### Task instructions
Write every record out again exactly as given.

### Source information
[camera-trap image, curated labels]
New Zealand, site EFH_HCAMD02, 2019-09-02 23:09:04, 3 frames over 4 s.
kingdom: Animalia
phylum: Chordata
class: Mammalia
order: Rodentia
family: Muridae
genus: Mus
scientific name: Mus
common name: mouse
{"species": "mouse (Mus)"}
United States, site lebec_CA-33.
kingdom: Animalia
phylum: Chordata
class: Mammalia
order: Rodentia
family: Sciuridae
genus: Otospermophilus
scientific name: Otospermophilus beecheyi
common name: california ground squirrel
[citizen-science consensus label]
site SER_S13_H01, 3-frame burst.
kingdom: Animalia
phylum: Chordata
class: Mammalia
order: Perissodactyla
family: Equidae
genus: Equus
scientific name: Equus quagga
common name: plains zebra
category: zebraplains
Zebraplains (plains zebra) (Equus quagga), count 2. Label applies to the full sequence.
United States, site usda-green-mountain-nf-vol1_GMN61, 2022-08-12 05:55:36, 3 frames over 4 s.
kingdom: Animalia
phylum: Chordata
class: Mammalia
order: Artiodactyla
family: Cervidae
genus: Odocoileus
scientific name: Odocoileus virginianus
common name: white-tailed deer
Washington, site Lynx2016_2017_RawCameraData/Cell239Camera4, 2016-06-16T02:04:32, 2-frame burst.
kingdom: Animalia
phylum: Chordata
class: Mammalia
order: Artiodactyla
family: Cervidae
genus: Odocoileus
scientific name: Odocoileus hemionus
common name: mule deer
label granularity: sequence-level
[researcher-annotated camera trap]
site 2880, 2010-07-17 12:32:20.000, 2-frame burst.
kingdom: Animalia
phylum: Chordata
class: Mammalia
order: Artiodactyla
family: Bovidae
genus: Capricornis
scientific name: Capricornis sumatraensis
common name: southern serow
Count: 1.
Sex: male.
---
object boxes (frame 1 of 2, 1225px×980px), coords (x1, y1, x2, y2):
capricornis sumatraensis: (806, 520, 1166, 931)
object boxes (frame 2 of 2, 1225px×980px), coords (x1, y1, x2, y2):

### Written response
[camera-trap image, curated labels]
New Zealand, site EFH_HCAMD02, 2019-09-02 23:09:04, 3 frames over 4 s.
kingdom: Animalia
phylum: Chordata
class: Mammalia
order: Rodentia
family: Muridae
genus: Mus
scientific name: Mus
common name: mouse
{"species": "mouse (Mus)"}
United States, site lebec_CA-33.
kingdom: Animalia
phylum: Chordata
class: Mammalia
order: Rodentia
family: Sciuridae
genus: Otospermophilus
scientific name: Otospermophilus beecheyi
common name: california ground squirrel
[citizen-science consensus label]
site SER_S13_H01, 3-frame burst.
kingdom: Animalia
phylum: Chordata
class: Mammalia
order: Perissodactyla
family: Equidae
genus: Equus
scientific name: Equus quagga
common name: plains zebra
category: zebraplains
Zebraplains (plains zebra) (Equus quagga), count 2. Label applies to the full sequence.
United States, site usda-green-mountain-nf-vol1_GMN61, 2022-08-12 05:55:36, 3 frames over 4 s.
kingdom: Animalia
phylum: Chordata
class: Mammalia
order: Artiodactyla
family: Cervidae
genus: Odocoileus
scientific name: Odocoileus virginianus
common name: white-tailed deer
Washington, site Lynx2016_2017_RawCameraData/Cell239Camera4, 2016-06-16T02:04:32, 2-frame burst.
kingdom: Animalia
phylum: Chordata
class: Mammalia
order: Artiodactyla
family: Cervidae
genus: Odocoileus
scientific name: Odocoileus hemionus
common name: mule deer
label granularity: sequence-level
[researcher-annotated camera trap]
site 2880, 2010-07-17 12:32:20.000, 2-frame burst.
kingdom: Animalia
phylum: Chordata
class: Mammalia
order: Artiodactyla
family: Bovidae
genus: Capricornis
scientific name: Capricornis sumatraensis
common name: southern serow
Count: 1.
Sex: male.
---
object boxes (frame 1 of 2, 1225px×980px), coords (x1, y1, x2, y2):
capricornis sumatraensis: (806, 520, 1166, 931)
object boxes (frame 2 of 2, 1225px×980px), coords (x1, y1, x2, y2):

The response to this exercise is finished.